Exercise requirements:
The lines from the one containing "Short Curly Bob" through the final line of the listing below are what the answer must repeat, exactly and only, leaving pictures out.

Raw data:
========================================
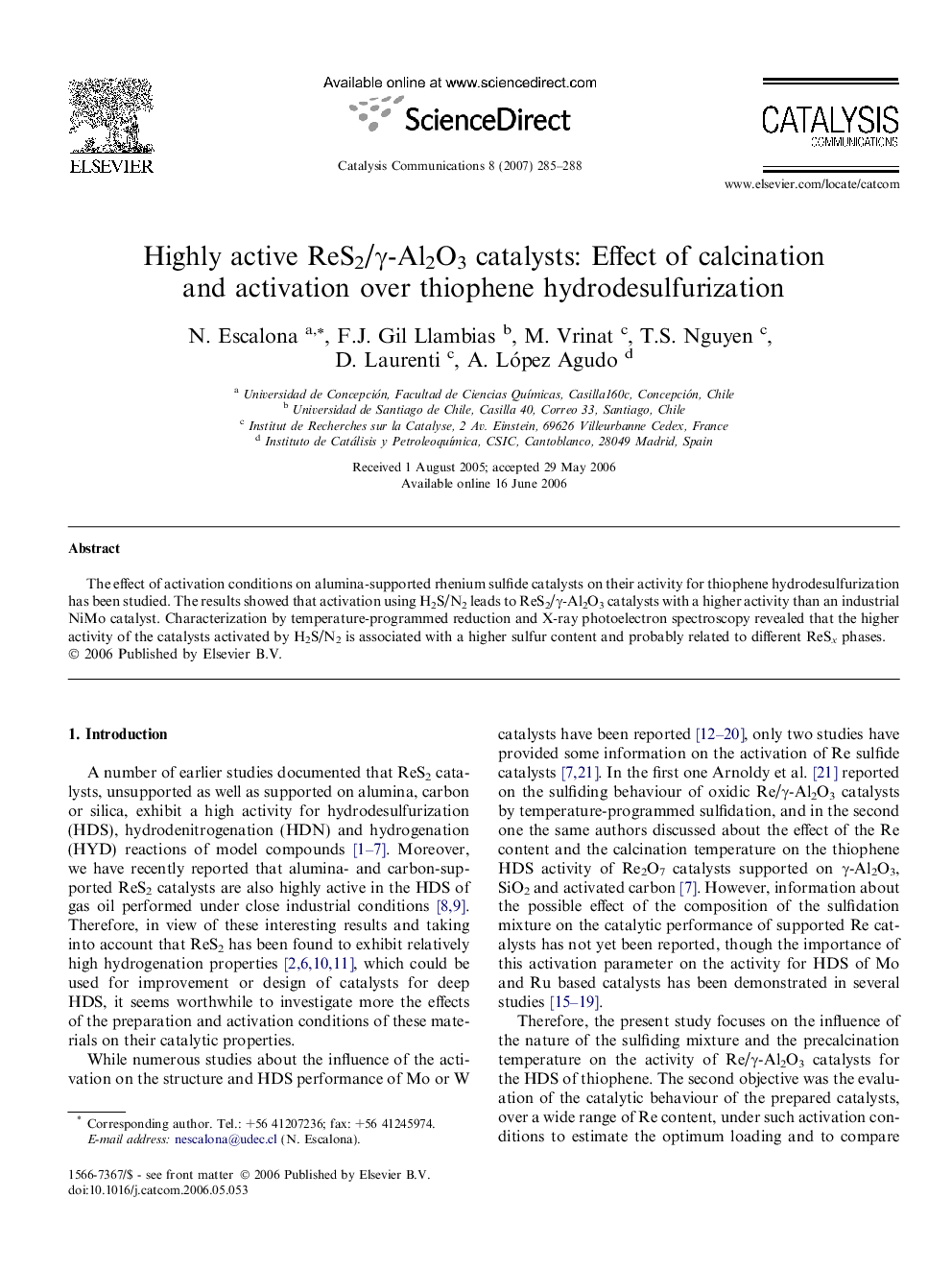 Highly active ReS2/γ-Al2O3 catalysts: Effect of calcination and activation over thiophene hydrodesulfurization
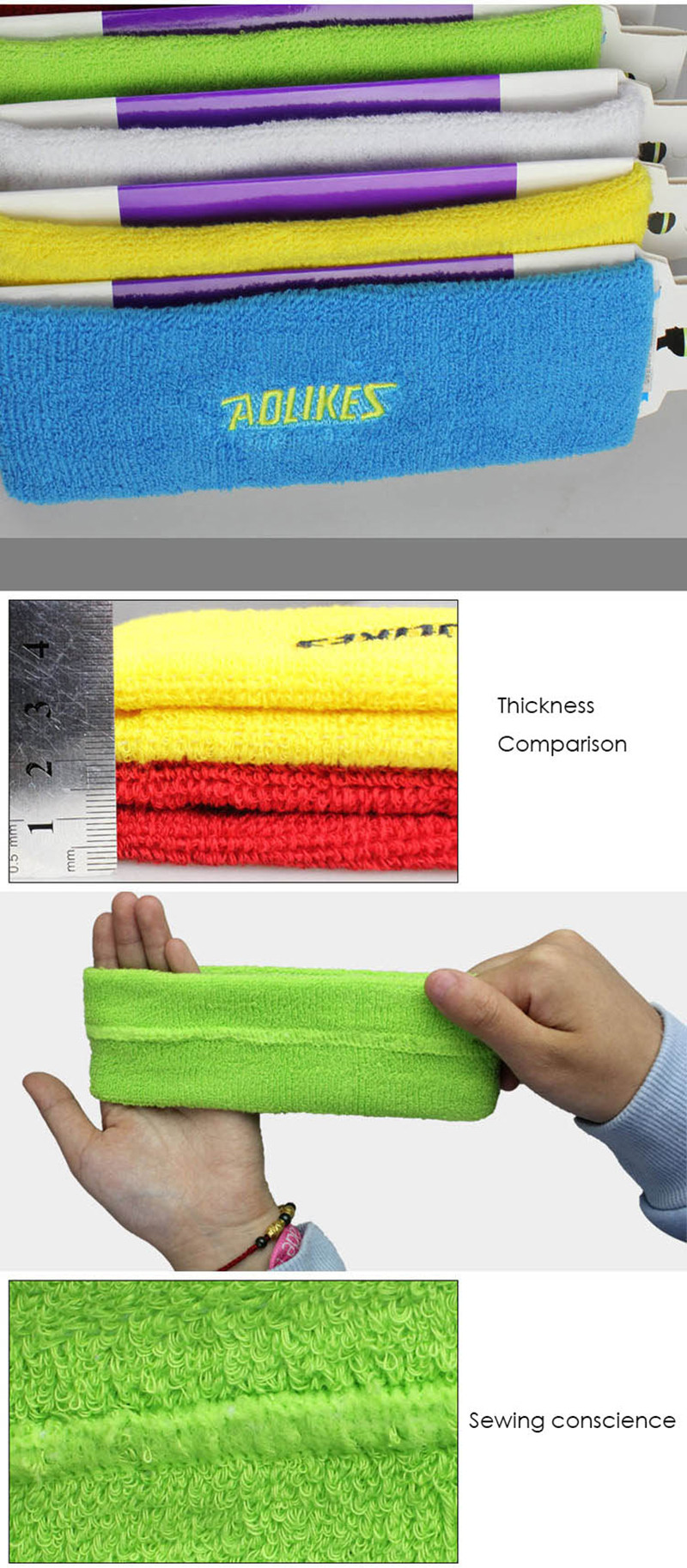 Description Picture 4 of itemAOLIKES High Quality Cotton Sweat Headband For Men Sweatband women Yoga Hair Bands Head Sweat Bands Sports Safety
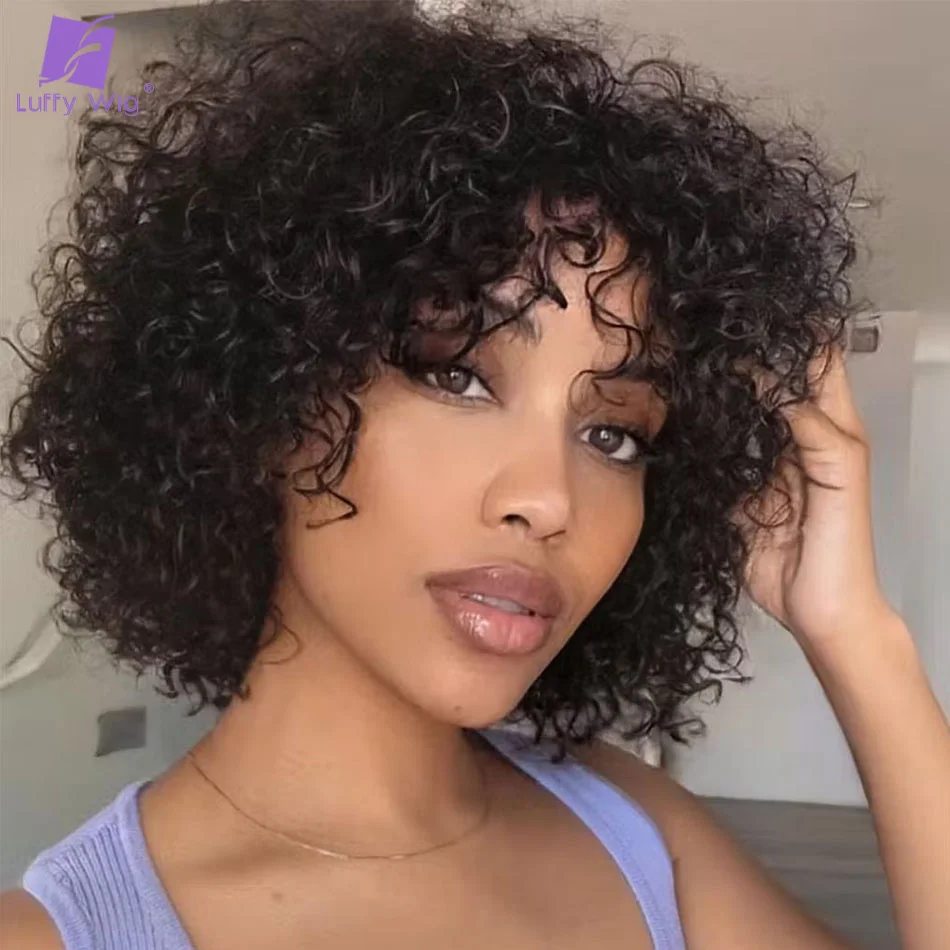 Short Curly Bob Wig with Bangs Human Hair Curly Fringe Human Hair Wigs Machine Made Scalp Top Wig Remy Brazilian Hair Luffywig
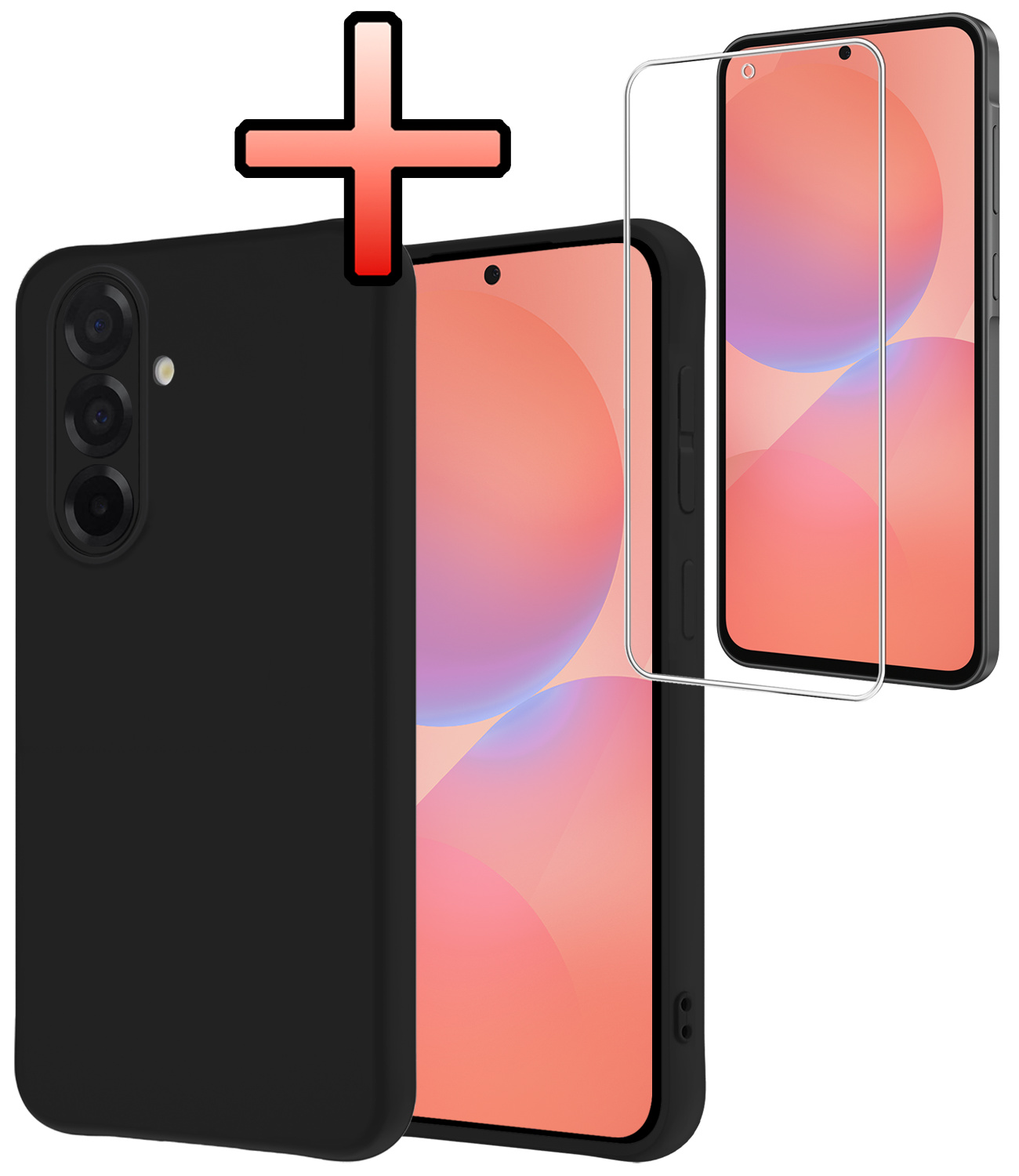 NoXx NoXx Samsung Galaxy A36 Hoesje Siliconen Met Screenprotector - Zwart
========================================
Answer box:
 Short Curly Bob Wig with Bangs Human Hair Curly Fringe Human Hair Wigs Machine Made Scalp Top Wig Remy Brazilian Hair Luffywig
 NoXx NoXx Samsung Galaxy A36 Hoesje Siliconen Met Screenprotector - Zwart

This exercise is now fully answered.